AWS SDK for pandas

33 - Amazon Neptune

Note: to be able to use SPARQL you must either install SPARQLWrapper or install AWS SDK for pandas with sparql extra:

[ ]:
!pip install 'awswrangler[gremlin, opencypher, sparql]'

Initialize

The first step to using AWS SDK for pandas with Amazon Neptune is to import the library and create a client connection.

Note: Connecting to Amazon Neptune requires that the application you are running has access to the Private VPC where Neptune is located. Without this access you will not be able to connect using AWS SDK for pandas.

[ ]:
import pandas as pd

import awswrangler as wr

url = "<INSERT CLUSTER ENDPOINT>"  # The Neptune Cluster endpoint
iam_enabled = False  # Set to True/False based on the configuration of your cluster
neptune_port = 8182  # Set to the Neptune Cluster Port, Default is 8182
client = wr.neptune.connect(url, neptune_port, iam_enabled=iam_enabled)

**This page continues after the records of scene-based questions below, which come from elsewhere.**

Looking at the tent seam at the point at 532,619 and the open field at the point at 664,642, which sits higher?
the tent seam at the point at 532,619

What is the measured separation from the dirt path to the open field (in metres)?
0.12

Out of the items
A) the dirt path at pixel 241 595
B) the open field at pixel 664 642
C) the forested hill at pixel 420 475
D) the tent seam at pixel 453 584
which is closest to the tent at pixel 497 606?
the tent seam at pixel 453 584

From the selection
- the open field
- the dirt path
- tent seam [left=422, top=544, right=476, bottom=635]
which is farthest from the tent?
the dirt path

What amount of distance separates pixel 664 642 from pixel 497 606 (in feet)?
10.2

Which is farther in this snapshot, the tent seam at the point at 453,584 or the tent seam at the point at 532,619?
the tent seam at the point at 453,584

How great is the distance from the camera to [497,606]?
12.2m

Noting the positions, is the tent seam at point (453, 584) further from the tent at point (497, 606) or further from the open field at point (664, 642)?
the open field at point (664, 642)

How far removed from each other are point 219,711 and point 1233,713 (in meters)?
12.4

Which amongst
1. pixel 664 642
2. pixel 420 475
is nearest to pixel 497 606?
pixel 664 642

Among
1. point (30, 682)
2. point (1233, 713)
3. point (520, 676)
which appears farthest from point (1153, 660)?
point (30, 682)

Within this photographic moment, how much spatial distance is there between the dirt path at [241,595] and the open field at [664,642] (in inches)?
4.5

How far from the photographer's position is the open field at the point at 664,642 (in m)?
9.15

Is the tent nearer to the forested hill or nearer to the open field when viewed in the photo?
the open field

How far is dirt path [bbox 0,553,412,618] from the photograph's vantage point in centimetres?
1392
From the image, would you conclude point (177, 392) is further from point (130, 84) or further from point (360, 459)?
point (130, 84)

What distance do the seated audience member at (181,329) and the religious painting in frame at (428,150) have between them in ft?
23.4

Return the status of the cluster

[ ]:
print(client.status())

Retrieve Data from Neptune using AWS SDK for pandas

AWS SDK for pandas supports querying Amazon Neptune using TinkerPop Gremlin and openCypher for property graph data or SPARQL for RDF data.

Gremlin

[ ]:
query = "g.E().project('source', 'target').by(outV().id()).by(inV().id()).limit(5)"
df = wr.neptune.execute_gremlin(client, query)
display(df.head(5))

SPARQL

[ ]:
query = """
        PREFIX foaf: <https://xmlns.com/foaf/0.1/>
        PREFIX ex: <https://www.example.com/>
        SELECT ?firstName WHERE { ex:JaneDoe foaf:knows ?person . ?person foaf:firstName ?firstName }"""
df = wr.neptune.execute_sparql(client, query)
display(df.head(5))

openCypher

[ ]:
query = "MATCH (n)-[r]->(d) RETURN id(n) as source, id(d) as target LIMIT 5"
df = wr.neptune.execute_opencypher(client, query)
display(df.head(5))

Saving Data using AWS SDK for pandas

AWS SDK for pandas supports saving Pandas DataFrames into Amazon Neptune using either a property graph or RDF data model.

Property Graph

If writing to a property graph then DataFrames for vertices and edges must be written separately. DataFrames for vertices must have a ~label column with the label and a ~id column for the vertex id.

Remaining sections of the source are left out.